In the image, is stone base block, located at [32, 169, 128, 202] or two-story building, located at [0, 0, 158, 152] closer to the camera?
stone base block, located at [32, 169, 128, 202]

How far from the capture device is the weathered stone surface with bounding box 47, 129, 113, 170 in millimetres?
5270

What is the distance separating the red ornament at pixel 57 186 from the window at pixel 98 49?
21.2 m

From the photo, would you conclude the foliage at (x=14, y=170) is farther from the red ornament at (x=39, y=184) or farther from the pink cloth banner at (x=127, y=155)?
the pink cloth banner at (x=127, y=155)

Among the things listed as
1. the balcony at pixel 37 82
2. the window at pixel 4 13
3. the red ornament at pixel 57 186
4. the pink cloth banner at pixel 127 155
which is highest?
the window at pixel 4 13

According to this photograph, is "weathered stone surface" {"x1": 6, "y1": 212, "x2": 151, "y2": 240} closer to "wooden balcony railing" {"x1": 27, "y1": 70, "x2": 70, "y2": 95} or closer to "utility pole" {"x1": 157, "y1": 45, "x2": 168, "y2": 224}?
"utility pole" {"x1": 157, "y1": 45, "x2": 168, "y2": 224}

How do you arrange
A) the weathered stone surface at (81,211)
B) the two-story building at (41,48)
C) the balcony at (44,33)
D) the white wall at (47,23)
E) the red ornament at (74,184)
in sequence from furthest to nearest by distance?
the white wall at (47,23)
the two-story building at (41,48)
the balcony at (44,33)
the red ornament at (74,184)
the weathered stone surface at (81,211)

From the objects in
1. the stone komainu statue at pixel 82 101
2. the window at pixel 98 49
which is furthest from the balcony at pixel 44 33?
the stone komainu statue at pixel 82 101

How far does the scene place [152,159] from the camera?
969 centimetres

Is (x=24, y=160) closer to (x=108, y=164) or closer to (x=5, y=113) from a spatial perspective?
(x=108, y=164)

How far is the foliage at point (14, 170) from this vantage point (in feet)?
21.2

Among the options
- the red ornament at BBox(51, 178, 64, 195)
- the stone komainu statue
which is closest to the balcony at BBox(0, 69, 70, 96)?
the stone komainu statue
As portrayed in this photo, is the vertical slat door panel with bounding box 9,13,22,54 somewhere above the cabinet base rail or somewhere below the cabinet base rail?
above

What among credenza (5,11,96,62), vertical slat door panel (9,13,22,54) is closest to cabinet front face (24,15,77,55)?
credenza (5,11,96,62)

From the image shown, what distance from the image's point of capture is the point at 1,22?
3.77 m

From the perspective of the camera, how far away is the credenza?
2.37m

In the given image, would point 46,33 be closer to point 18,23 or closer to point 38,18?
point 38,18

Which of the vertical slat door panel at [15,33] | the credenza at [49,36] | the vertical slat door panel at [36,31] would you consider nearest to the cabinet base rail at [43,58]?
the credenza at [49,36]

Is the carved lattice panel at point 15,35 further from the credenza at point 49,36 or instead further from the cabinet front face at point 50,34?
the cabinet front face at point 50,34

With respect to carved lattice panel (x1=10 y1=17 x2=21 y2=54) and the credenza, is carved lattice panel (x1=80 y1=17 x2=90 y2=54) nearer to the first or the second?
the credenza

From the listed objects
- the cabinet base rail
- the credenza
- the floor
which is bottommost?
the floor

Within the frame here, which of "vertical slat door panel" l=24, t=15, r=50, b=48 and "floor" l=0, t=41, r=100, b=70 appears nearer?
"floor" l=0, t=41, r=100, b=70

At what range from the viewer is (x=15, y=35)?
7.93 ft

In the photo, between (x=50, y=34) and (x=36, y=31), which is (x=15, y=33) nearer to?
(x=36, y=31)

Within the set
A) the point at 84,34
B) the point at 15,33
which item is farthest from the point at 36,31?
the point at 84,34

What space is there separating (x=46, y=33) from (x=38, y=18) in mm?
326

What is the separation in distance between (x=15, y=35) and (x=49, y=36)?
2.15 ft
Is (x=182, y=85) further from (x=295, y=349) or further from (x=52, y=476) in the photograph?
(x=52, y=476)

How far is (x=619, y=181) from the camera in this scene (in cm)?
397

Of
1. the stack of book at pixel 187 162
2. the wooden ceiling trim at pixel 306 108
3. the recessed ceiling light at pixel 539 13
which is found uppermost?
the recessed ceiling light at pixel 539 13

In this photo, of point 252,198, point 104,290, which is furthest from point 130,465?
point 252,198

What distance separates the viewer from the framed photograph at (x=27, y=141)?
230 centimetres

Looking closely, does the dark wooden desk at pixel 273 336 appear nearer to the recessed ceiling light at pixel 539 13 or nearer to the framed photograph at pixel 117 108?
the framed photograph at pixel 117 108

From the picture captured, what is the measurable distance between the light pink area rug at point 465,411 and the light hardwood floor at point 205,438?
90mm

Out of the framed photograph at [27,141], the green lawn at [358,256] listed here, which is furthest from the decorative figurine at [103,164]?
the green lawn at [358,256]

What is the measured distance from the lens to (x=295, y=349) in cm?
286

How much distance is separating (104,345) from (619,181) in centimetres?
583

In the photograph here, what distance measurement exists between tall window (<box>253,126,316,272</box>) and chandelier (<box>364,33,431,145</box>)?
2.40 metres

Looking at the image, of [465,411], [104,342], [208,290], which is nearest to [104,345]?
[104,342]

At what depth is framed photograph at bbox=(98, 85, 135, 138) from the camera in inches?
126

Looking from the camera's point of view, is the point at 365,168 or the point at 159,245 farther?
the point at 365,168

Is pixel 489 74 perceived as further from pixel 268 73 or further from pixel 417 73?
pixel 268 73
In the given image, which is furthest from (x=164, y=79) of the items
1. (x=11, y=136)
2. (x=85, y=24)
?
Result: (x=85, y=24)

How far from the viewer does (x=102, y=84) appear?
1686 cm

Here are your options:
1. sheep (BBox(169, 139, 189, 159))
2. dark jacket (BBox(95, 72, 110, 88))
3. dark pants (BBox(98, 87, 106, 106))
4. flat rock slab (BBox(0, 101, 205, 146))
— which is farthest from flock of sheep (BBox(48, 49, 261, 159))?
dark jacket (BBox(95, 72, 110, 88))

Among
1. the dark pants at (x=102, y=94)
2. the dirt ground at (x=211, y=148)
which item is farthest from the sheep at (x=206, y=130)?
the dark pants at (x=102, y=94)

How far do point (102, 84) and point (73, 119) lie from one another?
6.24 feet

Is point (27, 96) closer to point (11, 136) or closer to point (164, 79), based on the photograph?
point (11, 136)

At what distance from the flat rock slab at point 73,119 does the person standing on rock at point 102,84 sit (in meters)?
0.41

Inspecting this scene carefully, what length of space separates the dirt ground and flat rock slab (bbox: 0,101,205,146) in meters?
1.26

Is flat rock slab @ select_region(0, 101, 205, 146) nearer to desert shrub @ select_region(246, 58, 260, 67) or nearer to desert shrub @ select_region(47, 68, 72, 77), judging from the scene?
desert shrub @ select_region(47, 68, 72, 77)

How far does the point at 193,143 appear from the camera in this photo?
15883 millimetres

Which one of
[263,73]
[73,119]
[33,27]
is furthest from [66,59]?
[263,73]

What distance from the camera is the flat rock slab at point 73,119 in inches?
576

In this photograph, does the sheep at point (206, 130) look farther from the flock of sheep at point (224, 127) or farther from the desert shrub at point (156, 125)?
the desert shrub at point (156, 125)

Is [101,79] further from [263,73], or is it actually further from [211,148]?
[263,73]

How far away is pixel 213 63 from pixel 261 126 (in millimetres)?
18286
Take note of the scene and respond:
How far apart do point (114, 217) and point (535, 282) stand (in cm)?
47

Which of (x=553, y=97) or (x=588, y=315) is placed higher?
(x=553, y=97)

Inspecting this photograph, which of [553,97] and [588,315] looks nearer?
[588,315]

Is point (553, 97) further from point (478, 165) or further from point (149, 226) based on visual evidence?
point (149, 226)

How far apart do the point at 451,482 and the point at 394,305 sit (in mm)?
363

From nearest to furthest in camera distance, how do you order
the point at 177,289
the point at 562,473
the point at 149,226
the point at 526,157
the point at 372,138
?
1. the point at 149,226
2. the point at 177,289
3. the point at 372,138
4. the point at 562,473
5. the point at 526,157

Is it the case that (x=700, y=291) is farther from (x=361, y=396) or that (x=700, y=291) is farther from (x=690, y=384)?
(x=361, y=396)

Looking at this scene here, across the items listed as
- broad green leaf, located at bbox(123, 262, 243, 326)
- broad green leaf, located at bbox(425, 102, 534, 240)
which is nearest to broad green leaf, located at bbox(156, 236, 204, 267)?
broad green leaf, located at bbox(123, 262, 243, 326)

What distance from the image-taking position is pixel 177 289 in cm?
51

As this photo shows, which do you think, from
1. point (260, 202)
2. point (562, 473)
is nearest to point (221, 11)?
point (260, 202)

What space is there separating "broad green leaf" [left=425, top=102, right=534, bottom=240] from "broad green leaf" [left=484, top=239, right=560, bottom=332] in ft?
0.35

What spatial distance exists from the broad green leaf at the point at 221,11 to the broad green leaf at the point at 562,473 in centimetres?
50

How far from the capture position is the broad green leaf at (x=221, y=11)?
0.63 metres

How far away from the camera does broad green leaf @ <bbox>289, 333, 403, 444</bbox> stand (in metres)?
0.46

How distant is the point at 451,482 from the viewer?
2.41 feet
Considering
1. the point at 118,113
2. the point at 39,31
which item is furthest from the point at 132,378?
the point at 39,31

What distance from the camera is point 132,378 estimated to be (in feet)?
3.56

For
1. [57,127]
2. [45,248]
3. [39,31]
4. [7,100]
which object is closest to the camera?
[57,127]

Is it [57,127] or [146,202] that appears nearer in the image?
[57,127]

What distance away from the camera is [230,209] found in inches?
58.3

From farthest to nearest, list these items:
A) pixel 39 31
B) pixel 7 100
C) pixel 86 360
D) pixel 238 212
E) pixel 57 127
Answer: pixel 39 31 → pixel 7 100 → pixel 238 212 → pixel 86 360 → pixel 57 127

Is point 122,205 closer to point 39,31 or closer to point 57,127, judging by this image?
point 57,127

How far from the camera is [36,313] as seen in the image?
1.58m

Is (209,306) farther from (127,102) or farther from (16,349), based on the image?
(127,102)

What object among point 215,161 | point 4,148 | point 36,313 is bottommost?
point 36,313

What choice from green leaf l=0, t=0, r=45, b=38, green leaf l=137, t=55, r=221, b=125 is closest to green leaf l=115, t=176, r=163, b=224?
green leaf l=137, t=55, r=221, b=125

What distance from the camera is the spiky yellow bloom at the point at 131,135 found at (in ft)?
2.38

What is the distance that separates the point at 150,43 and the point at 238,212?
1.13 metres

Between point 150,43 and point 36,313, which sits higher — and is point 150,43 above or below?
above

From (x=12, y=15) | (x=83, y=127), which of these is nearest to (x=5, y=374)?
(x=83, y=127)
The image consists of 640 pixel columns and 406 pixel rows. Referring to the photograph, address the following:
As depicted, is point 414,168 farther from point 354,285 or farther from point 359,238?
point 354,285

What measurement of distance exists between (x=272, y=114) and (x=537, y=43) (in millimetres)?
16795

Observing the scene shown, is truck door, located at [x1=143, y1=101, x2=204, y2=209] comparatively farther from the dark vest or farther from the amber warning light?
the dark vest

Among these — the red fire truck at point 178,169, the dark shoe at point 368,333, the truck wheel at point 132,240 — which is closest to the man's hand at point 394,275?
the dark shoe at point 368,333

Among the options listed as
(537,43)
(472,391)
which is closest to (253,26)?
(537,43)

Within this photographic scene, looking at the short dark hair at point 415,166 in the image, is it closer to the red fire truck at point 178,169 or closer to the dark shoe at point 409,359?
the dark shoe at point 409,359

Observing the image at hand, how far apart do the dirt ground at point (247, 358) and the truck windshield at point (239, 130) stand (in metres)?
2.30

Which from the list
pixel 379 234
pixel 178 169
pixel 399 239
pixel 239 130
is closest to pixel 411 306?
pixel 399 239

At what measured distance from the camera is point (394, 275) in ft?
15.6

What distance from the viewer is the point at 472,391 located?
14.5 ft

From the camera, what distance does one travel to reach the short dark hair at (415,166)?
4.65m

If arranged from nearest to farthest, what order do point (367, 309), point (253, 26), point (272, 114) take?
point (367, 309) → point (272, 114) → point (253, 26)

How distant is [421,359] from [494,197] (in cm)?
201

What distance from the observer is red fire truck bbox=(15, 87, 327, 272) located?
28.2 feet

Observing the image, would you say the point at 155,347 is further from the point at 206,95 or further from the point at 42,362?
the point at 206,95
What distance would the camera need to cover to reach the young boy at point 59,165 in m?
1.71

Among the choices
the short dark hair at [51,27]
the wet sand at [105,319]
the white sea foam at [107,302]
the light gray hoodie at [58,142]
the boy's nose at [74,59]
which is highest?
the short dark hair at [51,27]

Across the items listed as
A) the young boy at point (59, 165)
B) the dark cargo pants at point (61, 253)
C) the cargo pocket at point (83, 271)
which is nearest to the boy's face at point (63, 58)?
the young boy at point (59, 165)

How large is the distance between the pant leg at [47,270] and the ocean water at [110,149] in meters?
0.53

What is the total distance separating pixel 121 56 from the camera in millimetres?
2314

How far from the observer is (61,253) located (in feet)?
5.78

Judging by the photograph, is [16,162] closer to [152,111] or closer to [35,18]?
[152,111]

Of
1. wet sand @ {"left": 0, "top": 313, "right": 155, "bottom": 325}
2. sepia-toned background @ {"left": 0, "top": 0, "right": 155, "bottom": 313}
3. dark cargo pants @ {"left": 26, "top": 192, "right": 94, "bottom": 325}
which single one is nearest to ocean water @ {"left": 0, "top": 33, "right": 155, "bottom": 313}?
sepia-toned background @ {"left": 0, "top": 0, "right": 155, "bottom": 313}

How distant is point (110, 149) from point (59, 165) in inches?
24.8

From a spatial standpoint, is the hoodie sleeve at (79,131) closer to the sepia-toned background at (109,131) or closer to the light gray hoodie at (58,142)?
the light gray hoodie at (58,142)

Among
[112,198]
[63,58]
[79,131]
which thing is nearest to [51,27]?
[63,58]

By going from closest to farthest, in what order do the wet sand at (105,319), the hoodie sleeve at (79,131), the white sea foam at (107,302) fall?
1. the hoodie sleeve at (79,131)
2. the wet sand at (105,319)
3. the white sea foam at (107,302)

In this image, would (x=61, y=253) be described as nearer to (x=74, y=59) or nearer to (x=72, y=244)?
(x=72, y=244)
==========
__Written instruction__:
Take the line with "How large is" and all lines after it through the end of the records, and write them out exactly; include nothing else.

__Expected output__:
How large is the distance between the pant leg at [47,270] and the ocean water at [110,149] in meters?
0.53

What is the total distance separating pixel 121 56 from the camera in millimetres?
2314

How far from the observer is (61,253) located (in feet)?
5.78

Judging by the photograph, is [16,162] closer to [152,111] or closer to [35,18]?
[152,111]

Of
1. wet sand @ {"left": 0, "top": 313, "right": 155, "bottom": 325}
2. sepia-toned background @ {"left": 0, "top": 0, "right": 155, "bottom": 313}
3. dark cargo pants @ {"left": 26, "top": 192, "right": 94, "bottom": 325}
which single one is nearest to ocean water @ {"left": 0, "top": 33, "right": 155, "bottom": 313}?
sepia-toned background @ {"left": 0, "top": 0, "right": 155, "bottom": 313}

How distant is point (110, 149) from point (59, 165) in inches?
24.8

From a spatial standpoint, is the hoodie sleeve at (79,131) closer to the sepia-toned background at (109,131) or closer to the light gray hoodie at (58,142)?
the light gray hoodie at (58,142)

Among
[112,198]
[63,58]
[79,131]
which thing is nearest to [51,27]?
[63,58]

By going from closest to farthest, in what order do the wet sand at (105,319), the hoodie sleeve at (79,131), the white sea foam at (107,302) fall?
1. the hoodie sleeve at (79,131)
2. the wet sand at (105,319)
3. the white sea foam at (107,302)

In this image, would (x=61, y=253) be described as nearer to (x=74, y=59) or nearer to (x=72, y=244)?
(x=72, y=244)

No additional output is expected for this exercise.